Friday, June 28, 2024

Some Thoughts on Quality of Life , Patient Reported Outcomes and Clinical Trials

A few days ago @DrYukselUrun shared on X the ORR ( objective response Rate) and CRR (Complete Response Rate and OS (overall survival) for the  Phase 3 CLEAR trial ( combo of Lenvatinib and Pembrolizumab in advanced renal cell carcinoma).  

 In response,  @StrijbosMichiel posted "Most impressive results from the CLEAR trial: the percentage of patients that have to endure grade 3-4 toxicities....82.3% in the 2021 NEJM publication. Yes you live longer....but at a very very hefty price. "  

Deb Maskens (@DebMaskens) a kidney cancer patient advocate posted: "Please do not post Efficacy numbers without posting what is equally important to patients: Quality of Life! Not just how long we live, but HOW we live. TY" (my emphasis)

What followed was an interesting discussion about QOL when testing new treatments and how they are measured and reported.  What is tolerable for one patient may not be tolerable for another. The fatigue one patient experiences may mean they feel tired for another it may mean they are unable to move out of bed or stand to take a shower.  Trials will report the AE's (Adverse Effects) as recorded by the clinicians and investigators or another person involved in the study. Occasionally patient reported outcomes (PROs) are included as part of the trial.  At oncology meetings there is usually a slide reporting the % of patients enrolled in the trial who experienced AE's from grades 1-4, but the focus when presenting the data is usually on the ORR, PFS or OS.  

It is important that patient reported outcomes become a standard part of the clinical trial process in oncology. The FDA issues a Draft Guidance on Core Patient-Reported Outcomes (PRO) in Cancer Clinical Trials in June 2021.  The guidance includes various tools that can be used to measure patient reported outcomes in the areas of disease related symptoms, systemic adverse events, overall side effect measures , physical function and role functions. It also shows the frequency at which those measures shoe be recorded. The FDA considers PRO's( Clinical Outcome Assessments)  as part of the COA's of a trial (https://www.fda.gov/science-research/focus-areas-regulatory-science-report/focus-area-patient-reported-outcomes-and-other-clinical-outcome-assessments). 

I've been thinking about the tools to measure PROs. There is a specific one for ovarian cancer called FACT-O (Functional Assessment of Cancer Therapy – Ovarian (FACT-O). The Assessment covers physical well-being, social/family well-being, emotional well-Being, functional well-being. Patients are asked to respond to statements that have been found to be important by others diagnosed with cancer with one of 5 responses from "not at all" to "very much". What about those issues not listed in the items others found important. There are vision issues with some anti-body drug conjugates now used to treat ovarian cancer but vision is not listed. Others including myself have had dental/ mouth issues during treatment which affect QOL and may fall under other categories but dental issues are not specifically mentioned. There is no space on the questionnaire to enter concerns that are not listed.  I understand it is difficult to capture all of the patient experience in a single questionnaire. 
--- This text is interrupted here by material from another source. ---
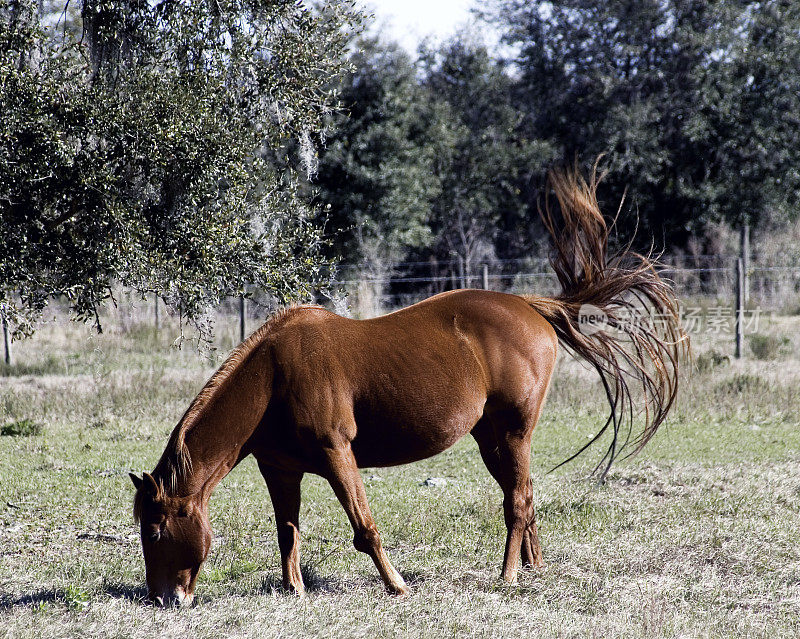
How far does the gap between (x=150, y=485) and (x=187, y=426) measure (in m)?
0.35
At the recent ASCO 24 Annual Meeting there were multiple sessions and a keynote speech about artificial intelligence (AI). Can we use AI to read text from patients for example in a treatment diary or in an open ended question on a QOL form? Could those open ended responses be read by the study team in real time - not just for study analysis- so they can be responded to quickly?  How difficult would it be to implement that analysis in all clinical trials in ovarian cancer and other cancers going forward? I don't have the an answer for these questions but I am sure their are other experts who could provide some information. I also would like to see the conclusion slide of each presentation at oncology meetings include those QOL measurements and not a simple statement that there are " no new safety signals" . What were the old signals? 

We have work ahead but patient advocates, the FDA, Pharmaceutical companies and clinicians can work together to insure the patient experience and voice is recorded and used when considering approving treatments.

I'd love to hear from those in AI about the feasibility of implementing AI analyzed textual PROs or those with other ideas on how we can advocate for a greater use of PROs.

Dee

Every Day is a Blessing !

Tuesday, June 11, 2024

An Oncology Equity Summit and #ASCO24 Connections

On Monday June 3, 2024,  I had the opportunity to attend the Pfizer Oncology Health Care Equity Summit: Models for Collaboration and Community Action by Conquer Cancer's EveryGrant®. 

After being welcomed by Dr Katherine Reeder-Hayes, we heard from Dr Aida Habtezion, Chief Medical Officer of Pfizer. After reviewing the representation by race and ethnicity in clinical trials in the US, Dr Habtezion highlighted Pfizers committment to health equity in oncology. 


 

Next, a panel of presenters including advocate Sharon Rivera-Sanchez, shared their research and experience reaching underrepresented patients. 

Brian Rivers, PhD, MPH (Morehouse School of Medicine) spoke on the Deep South Community Health Advocates Network . The Network recruits and trains lay advocates/navigators as community health workers to disseminate cancer information on risk reduction, screening, survivorship and clinical trial participation. He also spoke on a project to improve access to primary care and promote education and preventive screenings for prostate cancer among rural African American men.

Shoshana Rosenberg, ScD, MPH (Weill Cornell Medical College) spoke on the unmet psychosocial needs among adults with metastatic breast cancer in New York City. She described the intervention RAISE,which uses an employment screening tool to assist  with the employment challenges experienced by metastatic  breast cancer patients treated at NYP-Weill Cornell Medicine (Manhattan) and Brooklyn Methodist Hospital. 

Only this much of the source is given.